German Chancellor Angela Merkel is slated to visit Israel in early October, her first visit in four years, amid growing US-Europe tension over Iran.

Merkel’s Germany is leading efforts to rescue the 2015 nuclear deal with Iran, which offered Iran sanctions relief in exchange for a rollback of its nuclear program, and which has long been denounced by Prime Minister Benjamin Netanyahu.

Netanyahu has also allied closely with the administration of US President Donald Trump, who left the agreement in tatters by withdrawing the US earlier this year.

Germany has also criticized the Netanyahu government’s policies toward the Palestinians.

At the same time, Germany remains a key Israeli ally, the supplier of Israel’s nuclear-capable naval submarines and the Jewish state’s largest European trading partner.

Merkel’s visit comes as part of a broader government-to-government summit that will bring several German cabinet ministers to Israel for meetings with their counterparts. It follows a visit by Prime Minister Benjamin Netanyahu to Berlin in June.

Merkel herself last visited Israel in February 2014.

According to the Ynet news site, Merkel will receive an honorary doctorate from the University of Haifa during her visit.

The tensions over Iran were highlighted Wednesday in the German foreign minister’s call for Europe to create a payments system independent of the United States in a bid to help keep the nuclear deal alive.

Heiko Maas’s suggestion was part of a wider-ranging interview in Wednesday’s edition of the daily Handelsblatt on Germany’s future strategy toward the US. He said he envisions Europe taking a “balanced share of responsibility” and being “a counterbalance when the US crosses red lines.”

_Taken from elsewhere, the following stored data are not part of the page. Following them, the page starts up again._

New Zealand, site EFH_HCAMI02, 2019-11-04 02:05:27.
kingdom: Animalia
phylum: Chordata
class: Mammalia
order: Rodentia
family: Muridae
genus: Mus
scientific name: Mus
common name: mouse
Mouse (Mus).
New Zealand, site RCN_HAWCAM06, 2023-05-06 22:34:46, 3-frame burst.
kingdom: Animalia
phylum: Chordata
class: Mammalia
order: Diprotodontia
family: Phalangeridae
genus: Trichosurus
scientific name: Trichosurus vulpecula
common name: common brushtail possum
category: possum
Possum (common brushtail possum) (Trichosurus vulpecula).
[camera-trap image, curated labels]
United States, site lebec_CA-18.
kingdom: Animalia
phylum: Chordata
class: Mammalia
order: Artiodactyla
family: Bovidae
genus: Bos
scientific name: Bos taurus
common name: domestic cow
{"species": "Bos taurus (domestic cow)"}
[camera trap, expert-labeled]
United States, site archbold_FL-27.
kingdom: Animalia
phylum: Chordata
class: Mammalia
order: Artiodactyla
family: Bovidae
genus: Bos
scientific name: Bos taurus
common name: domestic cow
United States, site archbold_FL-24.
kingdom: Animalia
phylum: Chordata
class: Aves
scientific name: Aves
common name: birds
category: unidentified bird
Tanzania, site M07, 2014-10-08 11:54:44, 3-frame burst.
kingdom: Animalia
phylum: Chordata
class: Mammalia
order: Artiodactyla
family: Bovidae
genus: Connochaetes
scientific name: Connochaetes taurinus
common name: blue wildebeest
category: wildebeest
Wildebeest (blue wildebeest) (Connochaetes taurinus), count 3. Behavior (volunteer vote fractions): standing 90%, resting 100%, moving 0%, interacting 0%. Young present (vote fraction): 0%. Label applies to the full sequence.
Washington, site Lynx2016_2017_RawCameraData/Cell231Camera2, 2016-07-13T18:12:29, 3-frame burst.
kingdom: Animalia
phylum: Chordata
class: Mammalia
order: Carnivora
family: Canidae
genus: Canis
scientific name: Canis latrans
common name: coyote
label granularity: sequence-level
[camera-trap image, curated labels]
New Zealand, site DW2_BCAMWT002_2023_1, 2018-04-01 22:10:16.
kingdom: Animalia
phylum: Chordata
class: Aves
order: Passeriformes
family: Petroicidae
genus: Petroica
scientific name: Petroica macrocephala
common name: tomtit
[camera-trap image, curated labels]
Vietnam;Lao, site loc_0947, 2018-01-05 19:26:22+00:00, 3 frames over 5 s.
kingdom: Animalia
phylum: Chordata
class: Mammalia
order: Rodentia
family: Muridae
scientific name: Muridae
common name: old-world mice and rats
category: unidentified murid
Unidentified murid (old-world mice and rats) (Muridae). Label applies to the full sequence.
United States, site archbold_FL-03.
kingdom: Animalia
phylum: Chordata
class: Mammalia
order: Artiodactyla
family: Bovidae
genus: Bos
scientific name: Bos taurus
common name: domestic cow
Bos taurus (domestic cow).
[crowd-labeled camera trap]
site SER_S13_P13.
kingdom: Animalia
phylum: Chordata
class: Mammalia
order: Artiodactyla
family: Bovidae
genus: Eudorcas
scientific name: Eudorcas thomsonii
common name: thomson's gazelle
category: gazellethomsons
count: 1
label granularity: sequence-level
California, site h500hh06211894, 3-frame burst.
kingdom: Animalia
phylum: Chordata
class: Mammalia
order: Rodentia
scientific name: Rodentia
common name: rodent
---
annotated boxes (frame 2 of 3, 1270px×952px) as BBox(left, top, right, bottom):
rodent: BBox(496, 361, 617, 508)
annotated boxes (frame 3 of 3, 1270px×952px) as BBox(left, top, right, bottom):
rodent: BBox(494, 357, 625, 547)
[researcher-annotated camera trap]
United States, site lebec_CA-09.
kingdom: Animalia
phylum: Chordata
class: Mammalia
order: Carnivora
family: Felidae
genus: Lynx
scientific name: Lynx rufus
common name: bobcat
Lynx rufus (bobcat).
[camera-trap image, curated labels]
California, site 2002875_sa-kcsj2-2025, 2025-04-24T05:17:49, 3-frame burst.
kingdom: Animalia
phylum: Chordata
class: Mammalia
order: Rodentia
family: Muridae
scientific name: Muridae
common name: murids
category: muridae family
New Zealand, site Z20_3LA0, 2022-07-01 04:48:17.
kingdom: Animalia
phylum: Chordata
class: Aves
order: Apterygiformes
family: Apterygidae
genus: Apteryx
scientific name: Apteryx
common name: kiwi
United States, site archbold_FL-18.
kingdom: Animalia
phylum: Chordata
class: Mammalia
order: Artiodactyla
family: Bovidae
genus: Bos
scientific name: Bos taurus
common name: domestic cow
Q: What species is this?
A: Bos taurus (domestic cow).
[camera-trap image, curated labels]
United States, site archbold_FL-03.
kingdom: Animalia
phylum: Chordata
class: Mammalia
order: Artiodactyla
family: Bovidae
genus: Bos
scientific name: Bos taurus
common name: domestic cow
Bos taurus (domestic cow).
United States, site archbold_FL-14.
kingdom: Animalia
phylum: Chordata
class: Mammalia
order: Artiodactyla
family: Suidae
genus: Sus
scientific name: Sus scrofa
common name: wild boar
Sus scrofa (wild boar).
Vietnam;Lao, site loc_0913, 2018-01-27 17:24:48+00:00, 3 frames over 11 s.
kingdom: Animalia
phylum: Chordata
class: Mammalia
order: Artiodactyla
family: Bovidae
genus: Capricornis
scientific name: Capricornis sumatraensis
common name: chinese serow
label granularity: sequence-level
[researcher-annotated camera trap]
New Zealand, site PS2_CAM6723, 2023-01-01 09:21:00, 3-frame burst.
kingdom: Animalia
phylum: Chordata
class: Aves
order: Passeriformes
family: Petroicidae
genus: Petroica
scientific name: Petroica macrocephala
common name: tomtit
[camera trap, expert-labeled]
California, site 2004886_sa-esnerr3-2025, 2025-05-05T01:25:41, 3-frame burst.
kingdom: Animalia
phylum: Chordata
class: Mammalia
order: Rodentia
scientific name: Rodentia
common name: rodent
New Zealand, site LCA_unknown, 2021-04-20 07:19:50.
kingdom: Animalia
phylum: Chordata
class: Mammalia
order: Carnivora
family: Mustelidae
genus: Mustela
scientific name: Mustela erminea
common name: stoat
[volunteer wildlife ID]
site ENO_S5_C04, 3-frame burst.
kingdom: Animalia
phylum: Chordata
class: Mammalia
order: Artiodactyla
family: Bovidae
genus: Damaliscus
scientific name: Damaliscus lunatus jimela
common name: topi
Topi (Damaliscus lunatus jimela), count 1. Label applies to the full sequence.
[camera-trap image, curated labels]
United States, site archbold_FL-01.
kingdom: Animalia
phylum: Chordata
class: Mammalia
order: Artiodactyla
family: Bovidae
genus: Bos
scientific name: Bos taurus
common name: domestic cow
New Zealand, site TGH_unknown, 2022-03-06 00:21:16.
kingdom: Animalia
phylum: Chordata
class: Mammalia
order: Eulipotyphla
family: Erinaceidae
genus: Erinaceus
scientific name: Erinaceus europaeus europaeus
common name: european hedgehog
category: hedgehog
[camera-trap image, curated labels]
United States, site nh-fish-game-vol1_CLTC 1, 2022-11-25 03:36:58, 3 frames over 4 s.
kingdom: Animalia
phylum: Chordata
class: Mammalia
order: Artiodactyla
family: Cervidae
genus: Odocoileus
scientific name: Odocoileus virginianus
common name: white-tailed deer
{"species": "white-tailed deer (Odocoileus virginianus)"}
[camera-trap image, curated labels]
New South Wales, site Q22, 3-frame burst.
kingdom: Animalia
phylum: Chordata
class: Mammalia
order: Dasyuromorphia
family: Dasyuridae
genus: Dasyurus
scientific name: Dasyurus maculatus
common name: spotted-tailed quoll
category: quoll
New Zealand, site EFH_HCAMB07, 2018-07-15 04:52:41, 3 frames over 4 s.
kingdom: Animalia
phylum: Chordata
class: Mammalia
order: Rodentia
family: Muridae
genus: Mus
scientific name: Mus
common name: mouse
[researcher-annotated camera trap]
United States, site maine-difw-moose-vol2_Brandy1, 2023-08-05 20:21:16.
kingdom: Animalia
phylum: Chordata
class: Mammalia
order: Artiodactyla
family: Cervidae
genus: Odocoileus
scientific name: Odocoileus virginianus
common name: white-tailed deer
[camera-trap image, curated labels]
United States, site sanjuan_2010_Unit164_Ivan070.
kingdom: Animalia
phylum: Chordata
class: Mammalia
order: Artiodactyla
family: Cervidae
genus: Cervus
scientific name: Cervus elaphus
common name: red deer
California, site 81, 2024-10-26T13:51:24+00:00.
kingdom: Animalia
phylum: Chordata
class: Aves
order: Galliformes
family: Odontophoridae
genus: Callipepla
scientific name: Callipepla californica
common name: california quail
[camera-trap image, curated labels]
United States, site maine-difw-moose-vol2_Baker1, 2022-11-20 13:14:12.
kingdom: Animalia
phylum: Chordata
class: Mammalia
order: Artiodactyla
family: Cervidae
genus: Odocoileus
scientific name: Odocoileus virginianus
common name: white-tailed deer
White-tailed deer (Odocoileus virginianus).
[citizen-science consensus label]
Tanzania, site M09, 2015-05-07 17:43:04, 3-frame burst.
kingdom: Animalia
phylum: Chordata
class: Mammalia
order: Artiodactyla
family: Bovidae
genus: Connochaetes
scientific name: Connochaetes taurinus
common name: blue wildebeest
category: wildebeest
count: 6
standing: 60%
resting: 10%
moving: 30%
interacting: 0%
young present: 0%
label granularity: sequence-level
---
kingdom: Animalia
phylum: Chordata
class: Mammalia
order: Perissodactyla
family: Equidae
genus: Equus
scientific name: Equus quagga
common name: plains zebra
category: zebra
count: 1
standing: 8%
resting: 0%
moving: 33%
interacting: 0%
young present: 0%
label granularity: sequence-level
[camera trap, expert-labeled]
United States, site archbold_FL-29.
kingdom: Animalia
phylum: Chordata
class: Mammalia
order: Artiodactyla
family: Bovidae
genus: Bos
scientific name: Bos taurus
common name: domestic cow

Though Maas conceded that the US and Europe have been drifting apart since well before Donald Trump’s presidency, he criticized recent decisions such as Trump’s withdrawal from the nuclear deal.

“In this situation, it is of strategic significance that we say clearly to Washington: We want to work together, but we will not allow you to act over our heads to our detriment,” Maas wrote.

“That is why it was right to legally protect European companies from sanctions,” he added.

“That is why it is indispensable to strengthen European autonomy by setting up payment channels that are independent of the US, creating a European monetary fund and setting up an independent SWIFT system.”

He didn’t elaborate. SWIFT is the system overseeing international bank transfers.